The opinion pages of the New York Times, a reliably fertile source of hare-brained ideas (no offense to hares, of course), printed a column today displaying such an utter lack of understanding of fundamental economic principles that one could easily mistake the author for a member of Congress, rather than a financial columnist and the author of a book entitled “Dumb Money.”

Collectively, we don’t seem to have run our credit cards through shredders. Mailboxes are again stuffed with credit card solicitations. Newspapers are filled with come-ons from car dealers offering zero-percent financing. The Federal Housing Authority offers mortgages on houses for as little as 3 percent down. You’d be forgiven for thinking that we’ve flown back in time to September 2006.

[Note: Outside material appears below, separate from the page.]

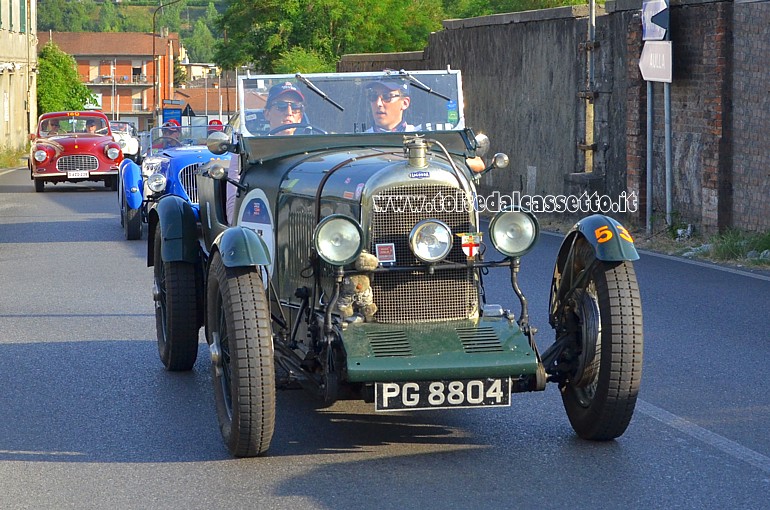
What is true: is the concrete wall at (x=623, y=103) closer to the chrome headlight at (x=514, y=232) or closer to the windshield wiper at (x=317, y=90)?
the windshield wiper at (x=317, y=90)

And, believe it or not, that’s a good thing. The economic expansion that has been going along in fits and starts since June 2009 was initially powered by government stimulus and business investment. But for this recovery to mature, broaden and persist, the greatest economic force known to mankind — the American consumer — has to get back in the game.

In an economy in which consumers account for 70 percent of activity, credit is both a vital lubricant and the indispensable fuel. Money may make the world go ’round, but credit makes the gears of commerce run smoothly.

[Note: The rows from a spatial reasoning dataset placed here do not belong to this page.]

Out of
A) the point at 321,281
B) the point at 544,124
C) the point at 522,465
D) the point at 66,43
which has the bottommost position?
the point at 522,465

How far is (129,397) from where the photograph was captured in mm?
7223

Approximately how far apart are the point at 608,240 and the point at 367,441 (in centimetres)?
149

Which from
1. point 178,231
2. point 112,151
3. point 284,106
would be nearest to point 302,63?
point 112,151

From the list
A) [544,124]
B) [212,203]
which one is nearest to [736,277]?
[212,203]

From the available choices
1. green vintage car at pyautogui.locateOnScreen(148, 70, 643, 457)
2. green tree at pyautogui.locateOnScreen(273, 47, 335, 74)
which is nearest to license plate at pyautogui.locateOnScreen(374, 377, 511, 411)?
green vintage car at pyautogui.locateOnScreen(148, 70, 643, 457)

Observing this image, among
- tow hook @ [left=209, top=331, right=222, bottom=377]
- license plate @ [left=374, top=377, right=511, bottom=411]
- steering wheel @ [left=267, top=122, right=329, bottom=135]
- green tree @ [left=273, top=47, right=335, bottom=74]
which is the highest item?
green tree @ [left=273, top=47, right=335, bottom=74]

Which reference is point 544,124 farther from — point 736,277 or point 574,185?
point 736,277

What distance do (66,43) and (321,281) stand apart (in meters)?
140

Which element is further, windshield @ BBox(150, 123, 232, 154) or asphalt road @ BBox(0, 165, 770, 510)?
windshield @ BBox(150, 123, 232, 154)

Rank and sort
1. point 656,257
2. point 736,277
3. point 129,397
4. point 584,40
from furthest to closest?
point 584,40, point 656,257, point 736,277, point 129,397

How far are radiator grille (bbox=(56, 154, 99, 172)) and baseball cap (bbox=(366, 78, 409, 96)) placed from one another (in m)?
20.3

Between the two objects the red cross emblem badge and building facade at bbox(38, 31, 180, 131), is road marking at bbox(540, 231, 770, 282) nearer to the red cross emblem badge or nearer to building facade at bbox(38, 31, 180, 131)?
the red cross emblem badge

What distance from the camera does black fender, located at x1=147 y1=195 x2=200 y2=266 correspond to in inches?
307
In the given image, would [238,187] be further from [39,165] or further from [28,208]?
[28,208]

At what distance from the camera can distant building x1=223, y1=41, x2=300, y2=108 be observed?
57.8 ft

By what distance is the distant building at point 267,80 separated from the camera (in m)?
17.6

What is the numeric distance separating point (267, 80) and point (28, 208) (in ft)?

Many of our largest and most significant industries still have business models that rely on the use of debt to purchase goods and services. Unless you’re a multimillionaire, it’s difficult to make significant purchases — college tuition, a Viking stove, a Toyota Prius, computers, jewelry, a house — out of savings or cash flow from wages. The renewed willingness and confidence to spend money we don’t have is vital to the continuing recovery.

So, in other words, we’ll solve a problem caused by taking on too much debt to buy things we couldn’t really afford by taking on more debt to buy things we can’t afford!

The column concludes with the following gem:

Running up consumer debt may be a moral failure and a recipe for long-term damnation, but it also contains the roots of our short-term salvation.

Yeah, that works, just up to the point where the short-term becomes the long-term – a line we crossed in 2008.   Then the “damnation” phase becomes inevitable.

By the way, I recently replaced my own stove with a new Sears Kenmore – highly rated by Consumer Reports - at a fraction of the cost of a Viking range.  It cooks just as well as a Viking, and I can afford better food because I’m not wasting money on finance charges.

Millions of Americans are finally waking up and doing the same thing.